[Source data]
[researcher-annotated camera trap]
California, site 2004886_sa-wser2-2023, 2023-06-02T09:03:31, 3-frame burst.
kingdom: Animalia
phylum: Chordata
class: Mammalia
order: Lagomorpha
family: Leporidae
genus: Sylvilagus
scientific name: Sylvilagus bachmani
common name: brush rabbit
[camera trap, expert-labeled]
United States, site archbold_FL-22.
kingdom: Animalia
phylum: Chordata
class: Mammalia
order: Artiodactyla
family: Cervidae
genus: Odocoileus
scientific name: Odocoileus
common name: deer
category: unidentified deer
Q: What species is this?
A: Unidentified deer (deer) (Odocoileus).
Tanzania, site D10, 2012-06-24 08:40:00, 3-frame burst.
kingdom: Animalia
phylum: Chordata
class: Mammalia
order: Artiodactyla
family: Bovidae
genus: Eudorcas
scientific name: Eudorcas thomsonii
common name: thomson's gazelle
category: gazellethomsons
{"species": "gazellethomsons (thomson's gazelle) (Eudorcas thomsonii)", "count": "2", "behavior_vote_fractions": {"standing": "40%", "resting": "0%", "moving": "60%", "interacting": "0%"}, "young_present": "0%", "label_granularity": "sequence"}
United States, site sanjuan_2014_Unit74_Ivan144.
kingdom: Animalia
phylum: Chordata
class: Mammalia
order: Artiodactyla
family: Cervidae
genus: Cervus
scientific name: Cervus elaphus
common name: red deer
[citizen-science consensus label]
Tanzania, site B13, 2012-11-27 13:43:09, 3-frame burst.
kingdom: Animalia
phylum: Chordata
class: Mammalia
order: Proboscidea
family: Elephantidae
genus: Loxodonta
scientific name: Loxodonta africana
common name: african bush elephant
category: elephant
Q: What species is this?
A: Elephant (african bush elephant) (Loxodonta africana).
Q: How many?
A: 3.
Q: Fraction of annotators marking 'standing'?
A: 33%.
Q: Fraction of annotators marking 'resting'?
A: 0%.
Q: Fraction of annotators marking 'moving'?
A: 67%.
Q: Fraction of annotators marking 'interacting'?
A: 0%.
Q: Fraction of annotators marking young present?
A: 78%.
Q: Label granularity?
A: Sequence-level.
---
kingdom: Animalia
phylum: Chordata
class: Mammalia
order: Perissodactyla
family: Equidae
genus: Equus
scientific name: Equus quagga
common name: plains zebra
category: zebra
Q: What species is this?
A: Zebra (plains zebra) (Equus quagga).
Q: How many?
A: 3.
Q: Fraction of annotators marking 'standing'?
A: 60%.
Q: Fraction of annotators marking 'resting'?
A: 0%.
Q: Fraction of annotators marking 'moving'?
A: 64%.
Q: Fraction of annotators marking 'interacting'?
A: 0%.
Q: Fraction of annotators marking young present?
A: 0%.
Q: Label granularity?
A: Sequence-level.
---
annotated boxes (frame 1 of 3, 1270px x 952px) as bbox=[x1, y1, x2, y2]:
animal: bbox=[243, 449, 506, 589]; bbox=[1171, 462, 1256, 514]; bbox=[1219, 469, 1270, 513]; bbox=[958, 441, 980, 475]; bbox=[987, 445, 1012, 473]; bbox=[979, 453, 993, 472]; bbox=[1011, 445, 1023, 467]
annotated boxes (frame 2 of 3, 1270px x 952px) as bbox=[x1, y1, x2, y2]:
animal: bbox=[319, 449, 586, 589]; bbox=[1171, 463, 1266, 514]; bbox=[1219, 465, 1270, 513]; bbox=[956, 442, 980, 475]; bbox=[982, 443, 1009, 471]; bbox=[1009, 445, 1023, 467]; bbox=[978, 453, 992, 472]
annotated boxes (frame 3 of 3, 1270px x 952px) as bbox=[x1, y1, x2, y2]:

● Your objective: Could you write out, exactly as they stand, only the lines above that begin at the line with "A: Unidentified deer (deer) (Odocoileus)." and stop after the line with "category: gazellethomsons"?

● Exercise result:
A: Unidentified deer (deer) (Odocoileus).
Tanzania, site D10, 2012-06-24 08:40:00, 3-frame burst.
kingdom: Animalia
phylum: Chordata
class: Mammalia
order: Artiodactyla
family: Bovidae
genus: Eudorcas
scientific name: Eudorcas thomsonii
common name: thomson's gazelle
category: gazellethomsons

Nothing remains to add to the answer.